Éric Bélanger et Louis Dicaire, président et directeur général de l’entreprise AGT Robotics, entourent Jean Boulet, ministre du Travail, de l’Emploi et de la Solidarité sociale et député de Trois-Rivières, aux commandes d’un système robotisé.

Productivité et rareté de la main-d’œuvre: un virage numérique nécessaire

Trois-Rivières — Foi de Jean Boulet, c’est en prenant le virage numérique que les entreprises québécoises contourneront le problème de recrutement de main-d’œuvre pour augmenter leur productivité.

Le député de Trois-Rivières et ministre du Travail, de l’Emploi et de la Solidarité sociale était dans les locaux d’AGT Robotics, jeudi, une entreprise spécialisée en solutions robotiques intégrées. Le travail effectué par cette compagnie trifluvienne, qui produit des équipements robotisés destinés à des entreprises manufacturières, entre parfaitement dans la vision du ministre concernant la nécessité de recourir à cette option.

«Près de quatre entreprises manufacturières sur 10 sont encore gérées avec des processus de production manuelle, 22 % des entreprises ont élaboré des plans ou une stratégie numérique et seulement 8 % des entreprises seraient au niveau de maturité numérique. Dans un contexte de rareté de main-d’œuvre, il faut que les entreprises augmentent leur productivité. La plupart des économistes me mentionnent qu’il ne faut pas travailler plus, mais il faut apprendre à mieux travailler. Et mieux travailler, ça passe par la numérisation, l’informatisation, la robotisation. Le but est d’être plus compétitif à l’échelle internationale.»

Éric Bélanger, président d’AGT, répète à son tour que la difficulté de trouver du personnel est un problème réel à la grandeur de l’Amérique du Nord. Et les prévisions annoncent que la situation va s’aggraver d’ici 10 ans.

«Les gens doivent trouver des solutions et l’automatisation en est une», raconte M. Bélanger, qui salue les programmes d’aide alloués par les gouvernements pour soutenir les entreprises manufacturières dans l’acquisition d’équipements automatisés, mais qui aimerait bien que ces programmes favorisent les entreprises canadiennes qui sont, comme la sienne, des fournisseurs de solutions robotiques.

écart

Selon le ministre Boulet, il faut s’attarder au niveau de productivité des entreprises québécoises qui traîneraient de la patte comparativement à d’autres marchés.

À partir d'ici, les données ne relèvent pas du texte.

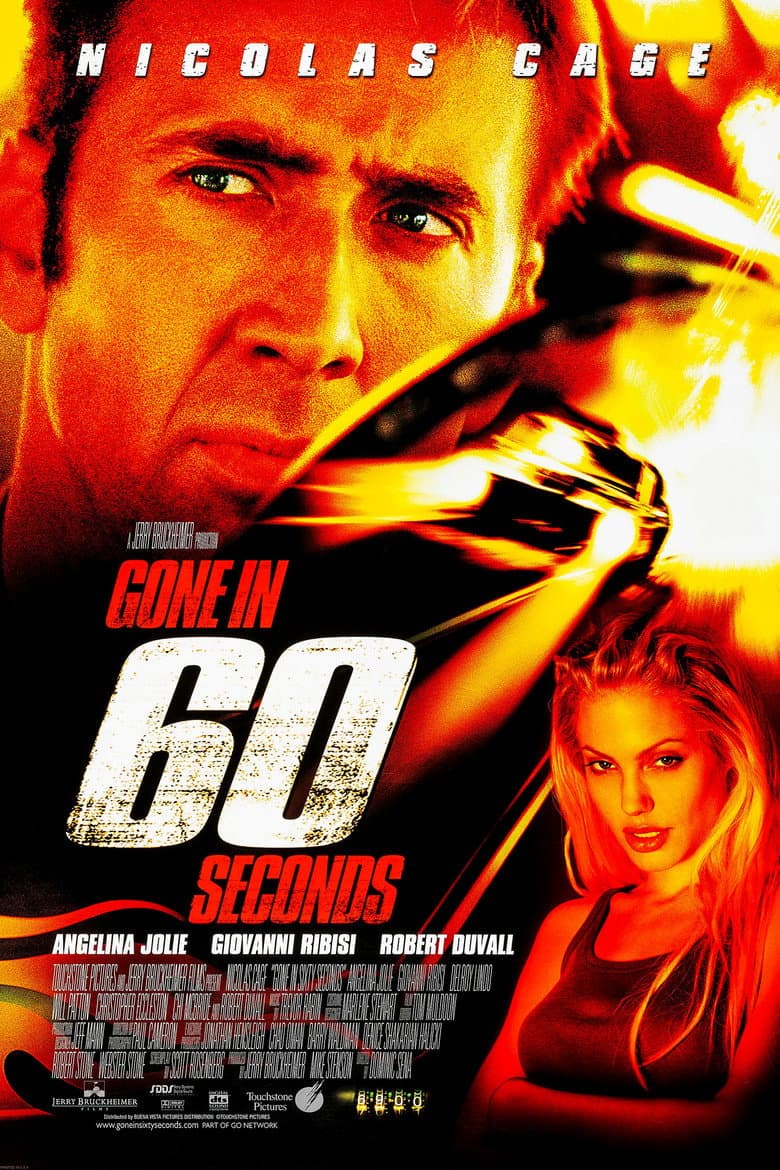 Gone in Sixty Seconds — posters 6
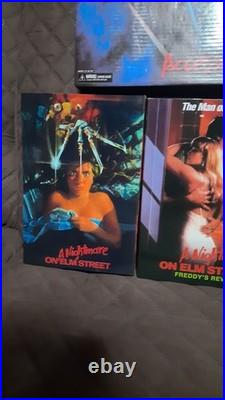 NECA Nightmare On Elm Street 1,2,3 Furnace Freddy Set, And Accessory Playset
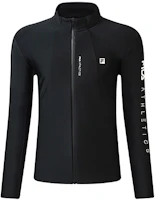 FILA Athletics Running Fitness Logo Knit Jacket - Dark Black A11M231501FBK FILA Athletics Running Fitness Logo Knit Jacket - Dark Black A11M231501FBK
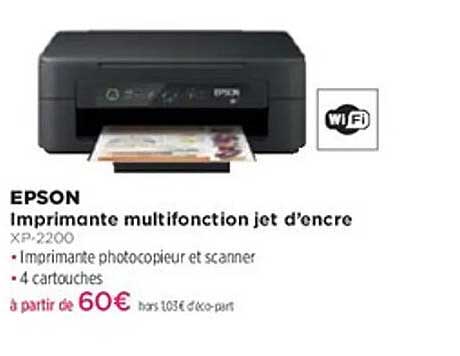 Imprimante multifonction jet d’encre XP-2200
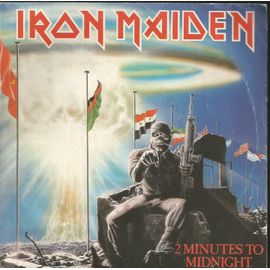 2 Minutes To Midnight (Smith / Dickinson) 6'04  /  Rainbow's Gold (Slesser / Mountain) 4'57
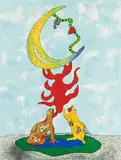 Ohne Titel by Niki de Saint Phalle, color lithograph, sold Jun 2018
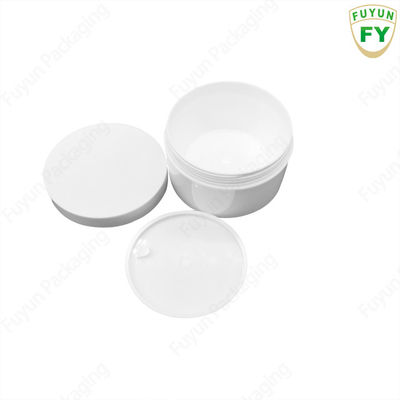 Witte Plastic Lichaamscrèmekruik 100g voor het Bevatten van de Room van het Steekproefmeetapparaat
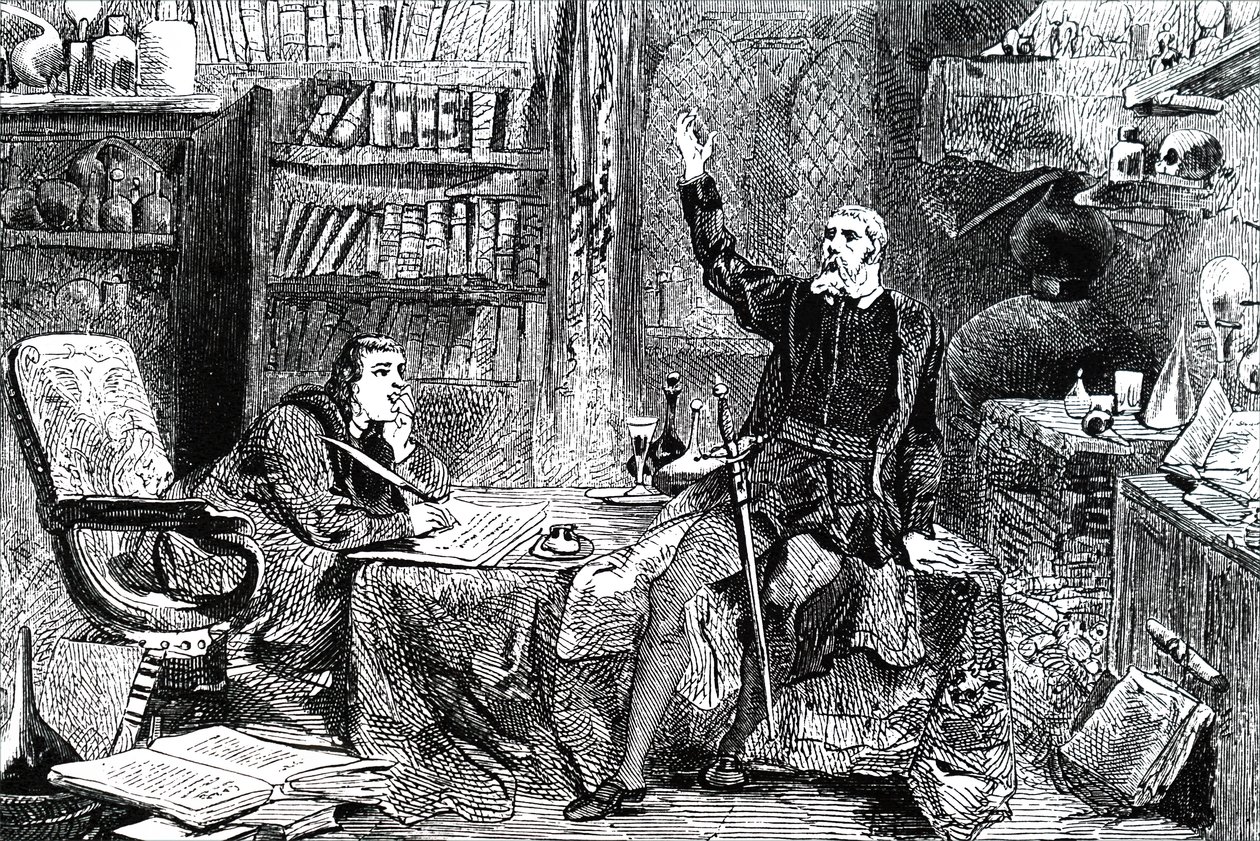Paracelsus. alkotó: Unbekannt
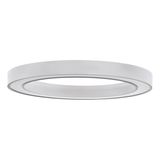 Eglo 68075 PASTRENGO 2 LED Wand- / Deckenleuchte 58W Ø900mm Silber Weiss Neutralweiss Dimmbar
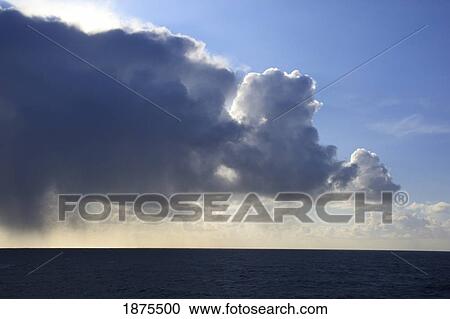 oregon, united states of america; sunlight behind dark clouds over the water View Large Photo Image Stock Image - oregon, united states of america; sunlight behind dark clouds over the water. Fotosearch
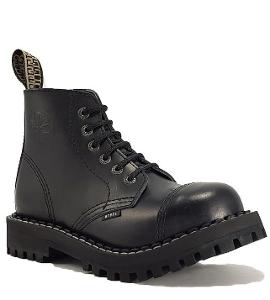 Topánky Steel Boots vel.40, NOVÉ, glady, steelky, topánky punk metal gothic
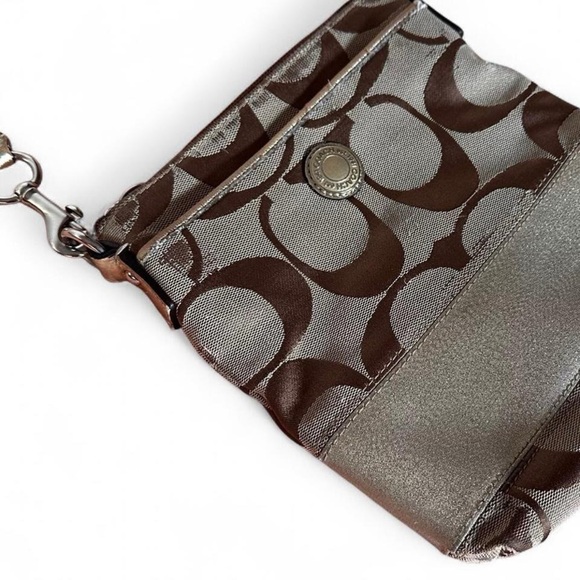 Y2K Coach Monogram Signature C Crossbody Bag - Picture 2 of 7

«Il y a encore un écart extrêmement important entre la productivité au Québec, la valeur de l’heure travaillée, quand on la compare en Ontario. Au Québec, c’est 60,15 $ par heure travaillée, alors que c’est 66,75 $ en Ontario. Quand on fait des comparaisons avec des pays membres de l’OCDE (l’Organisation de coopération et de développement économiques), on a du retard.»

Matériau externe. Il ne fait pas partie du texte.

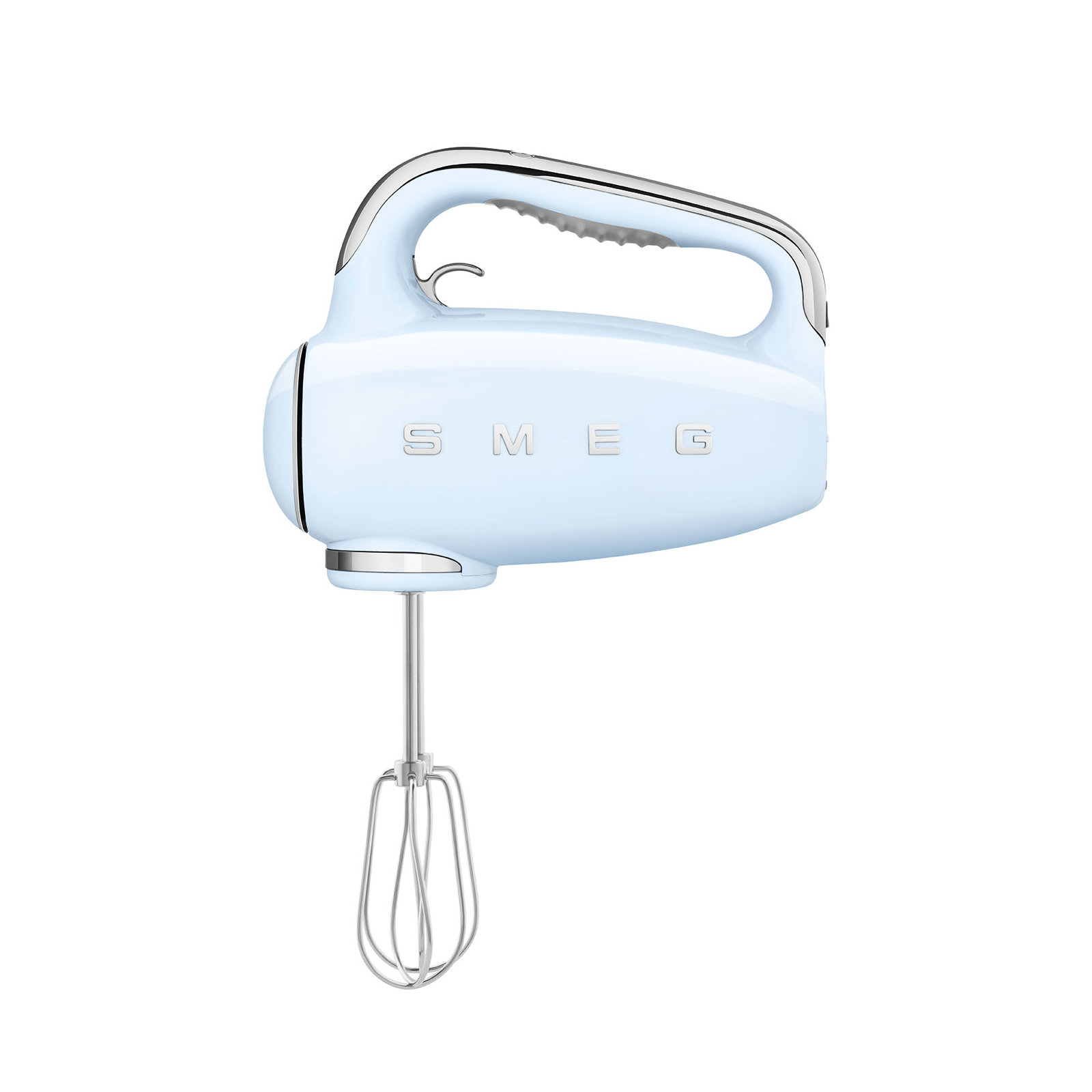 SMEG 50's Retro Style Electric Hand Mixer, Pastel Blue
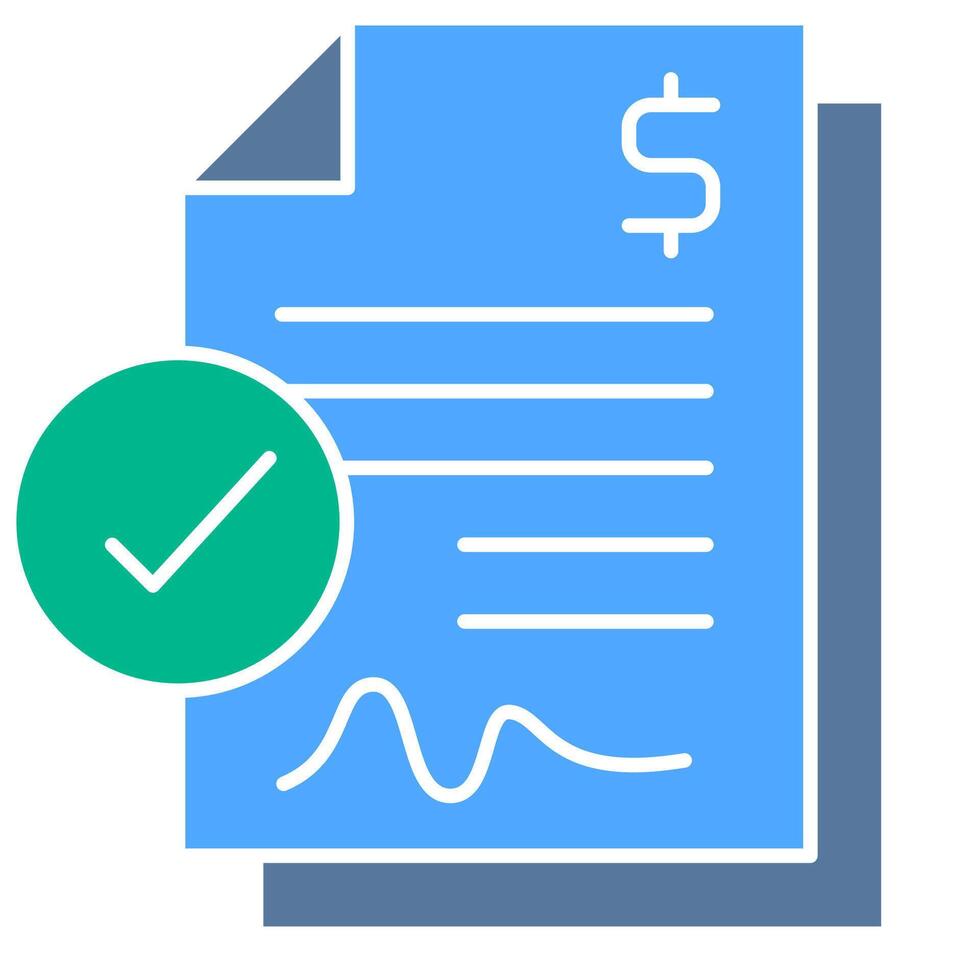 business proposal confirmation illustration vector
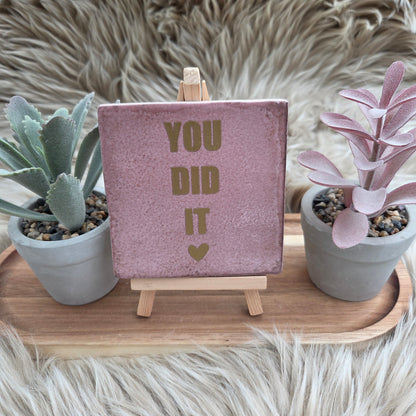 Robuust wenstegeltje:  You did it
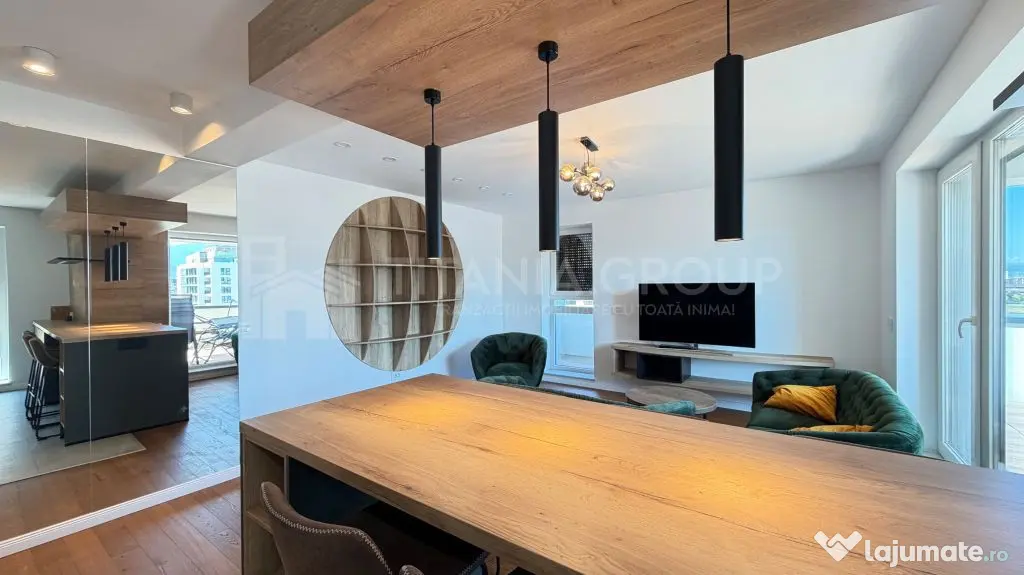 Penthouse cu 4 camere, terasă de 57 mp, priveliște - Kasper Coresi - Brasov (Brasov)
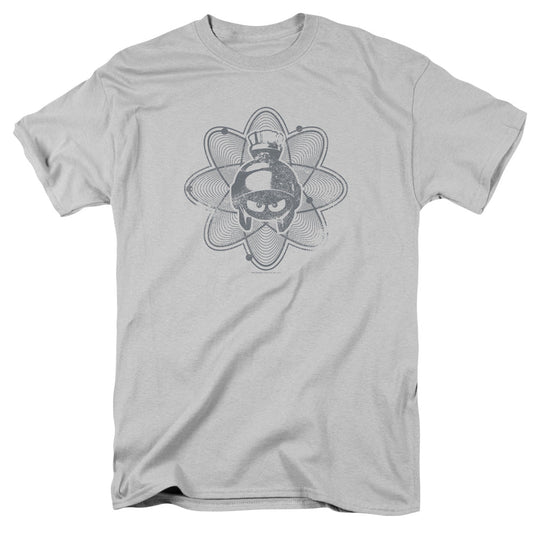 Looney Tunes Mean Marvin Mens T Shirt Silver Officially Licensed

Ce retard peut être comblé par la sensibilisation des entrepreneurs à l’importance de prendre ce virage. Le ministre Boulet mise aussi sur la formation à offrir dans le domaine de l’intelligence artificielle, une orientation qui correspond à la décision du gouvernement du Québec d’attribuer 23,4 millions de dollars sur cinq ans à Scale AI, un pôle d’investissement axé sur l’application de l’intelligence artificielle. Des spécialistes vont faire le tour du Québec pour former les entreprises et les travailleurs en intelligence artificielle.